フライパンを振る腕はすでに痙攣し、限界を超えている。
「どれだけ営業が客を連れてこようと、処理能力の上限が『秀吉一人』なのです。このままでは、客を増やすほど秀吉が壊れる」
「……」
「これが、本能寺の成長限界です」
その言葉に、店内が静まり返った。
「なるほど」
突然、店の奥から低い声が響いた。
オーナーである織田信長が立ち上がり、マントを翻す。
「ならば話は早い」
信長の目が、危険な野心の炎を放った。
「一人の狂人で作った厨房なら、それをシステム化して量産すればよい!」
「量産……?」
「我が本能寺の異端の技術を次世代化するのだ!」
信長は燃え盛る『本能寺オーブン』を指差した。
「怒りを一人分しか供給できぬから限界が来る。ならば工程を分解し、複数の怒りを同時に燃料化して、複数の炉へ供給すればよい!」
「そんなことできるんですか!?」
「できるかどうかではない!」
信長が吠えた。
「やるのだ!」
「無茶苦茶だ……」
丹羽が額を押さえる。
「『本能寺式オーブン・第二世代』を開発する。怒りのエネルギーを並列処理し、厨房全体を一つの巨大な食品製造プラントへと変えるのだ!」
「第、第二世代……!?」
「そうだ!」
信長はニヤリと笑った。
「そして、その開発と新しい厨房設備を整えるための資金が必要だ!」
「……借りればよかろう」
丹羽の顔が固まった。
「社長」
「なんだ?」
「今の財務状況で銀行から追加融資を受けるというのは、完全に自殺行為です。どこの銀行も簡単には貸してくれません」
「だからこそ銀行へ行くのだ」
「意味が分かりません」
「金がなければ、金を持っているところへ行けばいい」
信長は胸を張った。
「小学生でもわかる理屈であろうが!」
「小学生の理屈です!!」
丹羽の珍しい大声も意に介さず、信長は高笑いしながら光秀を指差した。
「光秀!」
「……はい」
「銀行へ行き、融資交渉をまとめてこい!」
「やっぱり私ですかァァァァッ!?」
「財務!」
「……はい」
「金を管理しろ!」
「それが私の仕事です」
「そして光秀!」
「……はい」
「貴様が全部まとめろ!」
「なんで私が全部やらなきゃいけないんですかァァァ!」
「貴様が店長だからだ!」
「店長って何でも屋じゃないんですよぉぉぉ!」
光秀の悲鳴が店内に響き渡る。
その横で、丹羽が冷静にバインダーを閉じた。
「では明智店長。
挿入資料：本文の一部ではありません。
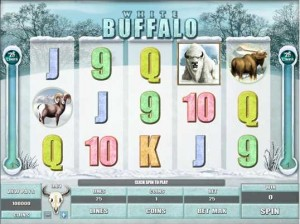 Red Flush Casino :: White Buffalo video slot - PLAY NOW!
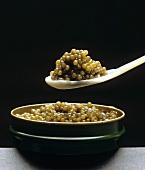 Russian Imperial Caviar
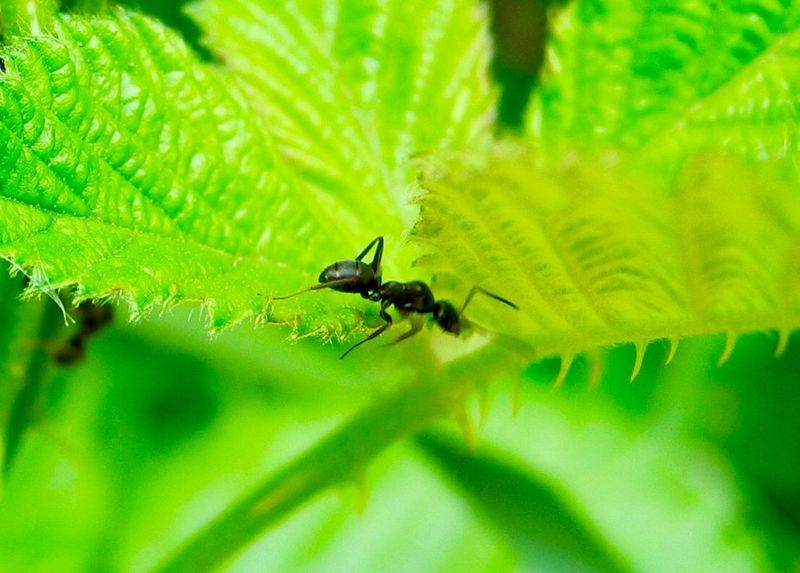 Insect Animals In The Wild Green Color Leaf Animal Themes One Animal Nature No People Plant Close-up Day Outdoors Growth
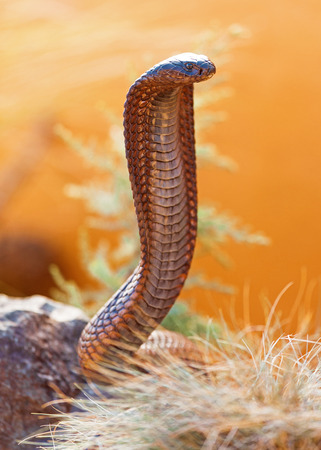 slithery: Closeup of venomous cobra on rock
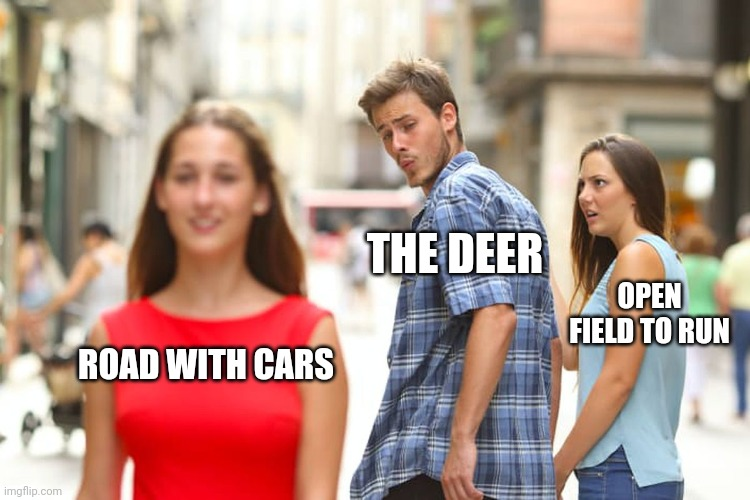 Distracted Boyfriend |  THE DEER; OPEN FIELD TO RUN; ROAD WITH CARS | image tagged in memes,distracted boyfriend | made w/ Imgflip meme maker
私は銀行融資に必要な、銀行が『絶対に貸さない』と即答しない程度の財務資料をまとめます」
「丹羽殿……!」
「それと、米の仕入れルートも開拓してきます」
「まだ米を諦めてなかったんですか!?」
「経営改善に不可欠ですから」
「絶対あなたの趣味でしょう!」
「では失礼」
丹羽は弁当箱を片手に、颯爽と歩き去っていく。
他の武将たちも、
「俺は営業に戻るぞ!」
「ホールを守ってくる!」
「仕入れに行ってくる!」
「爆速で走ってくる!」
と、次々と自身の持ち場――赤字製造部署へと散っていった。
後に残されたのは、
売上だけは絶好調なのに、現金残高が右肩下がりの資金繰り表。
破綻した業務フロー。
第二世代本能寺システムという無茶な開発計画。
そして、それらすべてを背負わされた明智光秀ただ一人。
「……銀行、か」
光秀は、ぽつりと呟いた。
「……嫌だなぁ」
「何がです?」
歩き去ろうとしていた丹羽が足を止める。
「いや……」
光秀は胃薬を握りしめた。
「銀行って、いくつもあるでしょう?」
「ええ」
「だったら……普通のところから回りましょう」
「そうですね」
「……たぶん、断られるでしょうけど」
「なぜ分かるのです?」
「だって、この会社の財務状況ですよ?」
「……」
「でも、できれば……あそこだけは行きたくないなぁ」
「どこです?」
光秀は遠い目をした。
「……昔の職場です」
「……」
「できれば、二度と顔を出したくなかったんですが……」
光秀は深いため息をついた。
「よりによって、今度は借金をお願いしに行くのかよぉぉぉ……!」
胃袋に、かつてないほどの激痛が走った。
喫茶『本能寺』の狂気は、ついに銀行融資という未知の領域へと突入する。
そして明智光秀は、自らの黒歴史と再会することになる。